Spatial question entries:
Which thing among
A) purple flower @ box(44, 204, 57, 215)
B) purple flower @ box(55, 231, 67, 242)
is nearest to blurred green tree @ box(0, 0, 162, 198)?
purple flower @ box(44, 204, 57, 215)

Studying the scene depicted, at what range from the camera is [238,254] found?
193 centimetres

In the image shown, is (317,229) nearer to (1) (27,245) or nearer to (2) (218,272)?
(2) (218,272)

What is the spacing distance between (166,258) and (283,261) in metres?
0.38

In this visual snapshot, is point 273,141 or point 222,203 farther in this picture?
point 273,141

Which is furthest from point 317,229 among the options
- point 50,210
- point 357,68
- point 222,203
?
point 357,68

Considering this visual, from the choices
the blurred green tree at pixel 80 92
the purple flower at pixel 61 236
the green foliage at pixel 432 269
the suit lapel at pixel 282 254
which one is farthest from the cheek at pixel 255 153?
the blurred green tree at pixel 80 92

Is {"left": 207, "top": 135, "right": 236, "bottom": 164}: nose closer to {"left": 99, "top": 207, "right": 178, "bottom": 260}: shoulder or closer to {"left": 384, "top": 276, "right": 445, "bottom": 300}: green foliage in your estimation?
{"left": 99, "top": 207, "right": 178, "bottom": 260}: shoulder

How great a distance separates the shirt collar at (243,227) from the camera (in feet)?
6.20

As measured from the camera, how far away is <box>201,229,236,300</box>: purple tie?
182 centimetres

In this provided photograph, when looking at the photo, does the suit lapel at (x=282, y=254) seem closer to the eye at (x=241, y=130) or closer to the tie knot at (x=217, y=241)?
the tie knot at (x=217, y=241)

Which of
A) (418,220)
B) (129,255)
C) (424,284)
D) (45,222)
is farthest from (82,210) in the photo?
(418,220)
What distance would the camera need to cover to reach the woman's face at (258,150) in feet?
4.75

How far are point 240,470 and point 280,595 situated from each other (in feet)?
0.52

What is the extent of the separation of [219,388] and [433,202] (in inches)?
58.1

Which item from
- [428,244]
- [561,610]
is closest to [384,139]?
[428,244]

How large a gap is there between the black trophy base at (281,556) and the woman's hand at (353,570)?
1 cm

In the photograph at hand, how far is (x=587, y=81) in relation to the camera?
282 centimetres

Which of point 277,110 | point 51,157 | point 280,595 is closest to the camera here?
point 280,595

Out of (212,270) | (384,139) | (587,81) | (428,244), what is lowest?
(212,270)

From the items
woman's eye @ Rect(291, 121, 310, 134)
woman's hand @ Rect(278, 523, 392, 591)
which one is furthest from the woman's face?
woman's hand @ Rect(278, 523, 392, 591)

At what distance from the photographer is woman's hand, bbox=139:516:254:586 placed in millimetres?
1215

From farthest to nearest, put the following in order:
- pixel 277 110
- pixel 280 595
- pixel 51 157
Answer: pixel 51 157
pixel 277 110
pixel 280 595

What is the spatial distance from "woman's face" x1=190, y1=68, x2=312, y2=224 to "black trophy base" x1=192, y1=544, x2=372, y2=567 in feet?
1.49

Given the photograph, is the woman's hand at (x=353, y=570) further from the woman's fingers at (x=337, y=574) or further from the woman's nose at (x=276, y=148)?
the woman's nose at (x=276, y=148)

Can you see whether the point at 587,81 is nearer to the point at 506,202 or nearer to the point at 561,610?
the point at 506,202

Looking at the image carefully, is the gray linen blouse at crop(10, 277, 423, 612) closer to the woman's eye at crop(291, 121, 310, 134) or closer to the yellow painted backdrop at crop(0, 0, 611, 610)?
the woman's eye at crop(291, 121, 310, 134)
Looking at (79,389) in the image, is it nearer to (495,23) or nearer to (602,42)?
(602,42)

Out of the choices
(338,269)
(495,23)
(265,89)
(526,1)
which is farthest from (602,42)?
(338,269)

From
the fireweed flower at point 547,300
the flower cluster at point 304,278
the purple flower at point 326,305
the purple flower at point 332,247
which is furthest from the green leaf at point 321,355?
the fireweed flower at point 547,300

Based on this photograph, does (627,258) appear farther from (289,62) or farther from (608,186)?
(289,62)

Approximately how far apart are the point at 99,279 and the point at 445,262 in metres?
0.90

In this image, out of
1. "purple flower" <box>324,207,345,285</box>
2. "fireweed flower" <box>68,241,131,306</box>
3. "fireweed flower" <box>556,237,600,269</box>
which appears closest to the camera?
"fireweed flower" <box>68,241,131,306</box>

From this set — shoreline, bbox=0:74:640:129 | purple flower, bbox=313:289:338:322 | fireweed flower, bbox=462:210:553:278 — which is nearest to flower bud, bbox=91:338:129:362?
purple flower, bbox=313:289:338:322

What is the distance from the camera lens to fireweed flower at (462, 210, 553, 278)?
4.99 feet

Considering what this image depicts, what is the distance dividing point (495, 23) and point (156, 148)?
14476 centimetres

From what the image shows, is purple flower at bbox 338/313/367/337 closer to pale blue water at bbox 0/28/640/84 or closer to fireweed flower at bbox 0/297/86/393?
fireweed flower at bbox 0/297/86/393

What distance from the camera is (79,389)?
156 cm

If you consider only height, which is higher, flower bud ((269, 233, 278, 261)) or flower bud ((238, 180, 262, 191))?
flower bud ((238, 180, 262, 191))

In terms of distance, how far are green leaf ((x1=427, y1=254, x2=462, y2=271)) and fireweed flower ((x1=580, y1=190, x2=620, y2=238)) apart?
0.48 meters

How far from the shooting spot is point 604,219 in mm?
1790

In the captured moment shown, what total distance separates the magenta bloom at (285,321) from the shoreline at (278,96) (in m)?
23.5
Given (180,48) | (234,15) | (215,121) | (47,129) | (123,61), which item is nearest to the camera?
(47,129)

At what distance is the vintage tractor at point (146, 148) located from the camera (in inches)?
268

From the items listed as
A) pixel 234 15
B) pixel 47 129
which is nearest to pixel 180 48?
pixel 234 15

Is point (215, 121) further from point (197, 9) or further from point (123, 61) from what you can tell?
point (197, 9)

• [Instruction]:
Using the data above, reproduce every line exactly.

• [Full output]:
Which thing among
A) purple flower @ box(44, 204, 57, 215)
B) purple flower @ box(55, 231, 67, 242)
is nearest to blurred green tree @ box(0, 0, 162, 198)?
purple flower @ box(44, 204, 57, 215)

Studying the scene depicted, at what range from the camera is [238,254] found?
193 centimetres

In the image shown, is (317,229) nearer to (1) (27,245) or nearer to (2) (218,272)?
(2) (218,272)

What is the spacing distance between (166,258) and (283,261) in metres?
0.38

In this visual snapshot, is point 273,141 or point 222,203 farther in this picture?
point 273,141

Which is furthest from point 317,229 among the options
- point 50,210
- point 357,68
- point 222,203
?
point 357,68

Considering this visual, from the choices
the blurred green tree at pixel 80 92
the purple flower at pixel 61 236
the green foliage at pixel 432 269
the suit lapel at pixel 282 254
which one is farthest from the cheek at pixel 255 153?
the blurred green tree at pixel 80 92

Is {"left": 207, "top": 135, "right": 236, "bottom": 164}: nose closer to {"left": 99, "top": 207, "right": 178, "bottom": 260}: shoulder or closer to {"left": 384, "top": 276, "right": 445, "bottom": 300}: green foliage in your estimation?
{"left": 99, "top": 207, "right": 178, "bottom": 260}: shoulder

How great a distance separates the shirt collar at (243,227) from the camera (in feet)?
6.20

As measured from the camera, how far away is <box>201,229,236,300</box>: purple tie?
182 centimetres

In this provided photograph, when looking at the photo, does the suit lapel at (x=282, y=254) seem closer to the eye at (x=241, y=130) or closer to the tie knot at (x=217, y=241)?
the tie knot at (x=217, y=241)

Which of
A) (418,220)
B) (129,255)
C) (424,284)
D) (45,222)
is farthest from (82,210) in the photo?
(418,220)
What distance would the camera need to cover to reach the woman's face at (258,150) in feet?
4.75

How far are point 240,470 and point 280,595 situated from each other (in feet)?
0.52

What is the extent of the separation of [219,388] and [433,202] (in inches)?
58.1

Which item from
- [428,244]
- [561,610]
is closest to [384,139]?
[428,244]

How large a gap is there between the black trophy base at (281,556) and the woman's hand at (353,570)?
1 cm

In the photograph at hand, how far is (x=587, y=81) in relation to the camera?
282 centimetres

Which of point 277,110 | point 51,157 | point 280,595 is closest to the camera here?
point 280,595

Out of (212,270) | (384,139) | (587,81) | (428,244), what is lowest?
(212,270)

From the items
woman's eye @ Rect(291, 121, 310, 134)
woman's hand @ Rect(278, 523, 392, 591)
which one is furthest from the woman's face?
woman's hand @ Rect(278, 523, 392, 591)

At what distance from the photographer is woman's hand, bbox=139:516:254:586 placed in millimetres?
1215

From farthest to nearest, put the following in order:
- pixel 277 110
- pixel 280 595
- pixel 51 157
Answer: pixel 51 157
pixel 277 110
pixel 280 595

What is the spatial distance from "woman's face" x1=190, y1=68, x2=312, y2=224 to "black trophy base" x1=192, y1=544, x2=372, y2=567 in feet?
1.49

Given the photograph, is the woman's hand at (x=353, y=570) further from the woman's fingers at (x=337, y=574) or further from the woman's nose at (x=276, y=148)?
the woman's nose at (x=276, y=148)

Can you see whether the point at 587,81 is nearer to the point at 506,202 or nearer to the point at 561,610?
the point at 506,202

Looking at the image carefully, is the gray linen blouse at crop(10, 277, 423, 612) closer to the woman's eye at crop(291, 121, 310, 134) or closer to the yellow painted backdrop at crop(0, 0, 611, 610)?
the woman's eye at crop(291, 121, 310, 134)
Looking at (79,389) in the image, is it nearer to (495,23) or nearer to (602,42)?
(602,42)

Out of the choices
(338,269)
(495,23)
(265,89)
(526,1)
which is farthest from (602,42)?
(338,269)

From
the fireweed flower at point 547,300
the flower cluster at point 304,278
the purple flower at point 326,305
the purple flower at point 332,247
which is furthest from the green leaf at point 321,355?
the fireweed flower at point 547,300

Based on this photograph, does (627,258) appear farther from (289,62) or farther from (608,186)?
(289,62)

Approximately how far apart are the point at 99,279 and the point at 445,262 in metres?
0.90

In this image, out of
1. "purple flower" <box>324,207,345,285</box>
2. "fireweed flower" <box>68,241,131,306</box>
3. "fireweed flower" <box>556,237,600,269</box>
which appears closest to the camera?
"fireweed flower" <box>68,241,131,306</box>

From this set — shoreline, bbox=0:74:640:129 | purple flower, bbox=313:289:338:322 | fireweed flower, bbox=462:210:553:278 — which is nearest to flower bud, bbox=91:338:129:362?
purple flower, bbox=313:289:338:322

What is the distance from the camera lens to fireweed flower at (462, 210, 553, 278)?
4.99 feet

Considering what this image depicts, what is the distance dividing point (495, 23) and point (156, 148)?
14476 centimetres

From what the image shows, is purple flower at bbox 338/313/367/337 closer to pale blue water at bbox 0/28/640/84 or closer to fireweed flower at bbox 0/297/86/393?
fireweed flower at bbox 0/297/86/393

What distance from the camera is (79,389)?
156 cm

If you consider only height, which is higher, flower bud ((269, 233, 278, 261)) or flower bud ((238, 180, 262, 191))?
flower bud ((238, 180, 262, 191))

In terms of distance, how far are green leaf ((x1=427, y1=254, x2=462, y2=271)) and fireweed flower ((x1=580, y1=190, x2=620, y2=238)) apart?
0.48 meters

How far from the shooting spot is point 604,219 in mm?
1790

In the captured moment shown, what total distance separates the magenta bloom at (285,321) from the shoreline at (278,96) (in m)?
23.5
Given (180,48) | (234,15) | (215,121) | (47,129) | (123,61), which item is nearest to the camera?
(47,129)

At what distance is the vintage tractor at point (146, 148) located from the camera (in inches)?
268

From the items listed as
A) pixel 234 15
B) pixel 47 129
which is nearest to pixel 180 48?
pixel 234 15

Is point (215, 121) further from point (197, 9) or further from point (123, 61) from what you can tell?
point (197, 9)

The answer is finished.